The tunnels of worms are their habitat, where theychewed food, including swallowing the soil and digesting it, thus moving forward and forming a tunnel. Brian Pratt thought that if the inhabitants in the deep ocean existed in the Cambrian period, then they could be very small, and therefore invisible to the human eye. Therefore, the scientist cut fossils from the seabed of that period and began to study them.

These fossils came from a region in remoteThe Mackenzie Mountains in the Northwest Territories in Canada, which Pratt found 35 years ago. Then the scientist in a digital form improved the images of the surfaces of the rocks so that he could study them more closely. Only then a hidden “superhighway” of holes appeared in the rock, made of several different sizes and types of prehistoric worm.

Some were only a millimeter in size, andothers are about the size of a finger. The smaller ones were probably made of simple polychaetes — bristle worms, but one of the larger forms was a predator that attacked unsuspecting arthropods and living on the surface of worms.

For the first time we saw evidence of a largeaggregations of worms living in sediment that was thought to be infertile. The mud on the continental shelf 500 million years ago contained mysterious worm tunnels - burrows - and more animals recycling or bioturbating the seafloor than anyone thought.

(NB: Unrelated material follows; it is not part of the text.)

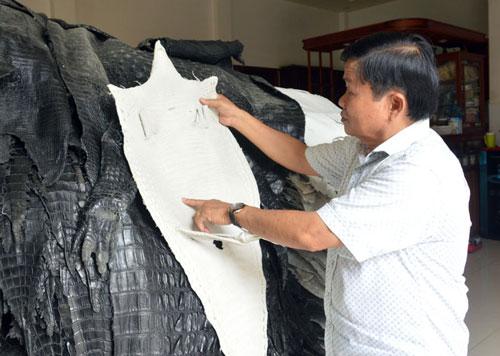 Ông Trương Thanh Mai sở hữu trang trại cá sấu lên đến 40.000 con.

Brian Pratt, professor at the University of Saskatchewan, USA

This discovery may prompt a rethinkoxygenation levels in ancient oceans and continental shelves. The Cambrian period saw the "explosion" of life (called the "skeletal explosion" or "Cambrian explosion") on Earth in the oceans and the development of multicellular organisms, including prehistoric worms, mollusks, snails, and the ancestors of crabs and lobsters. Previously, the seas were inhabited by simple single-celled microbes and algae.

It has always been assumed that the creatures in the slateBurgess (Burgess Shale Fauna - the fossil fauna found in Burgess Middle Cambrian shale, one of the richest places in the world of paleontological finds and the best of the Cambrian period) sustain life. Pratt's discovery with co-author Julien Kimmig of the University of Kansas shows that there was enough oxygen to maintain various types of worms on the seabed.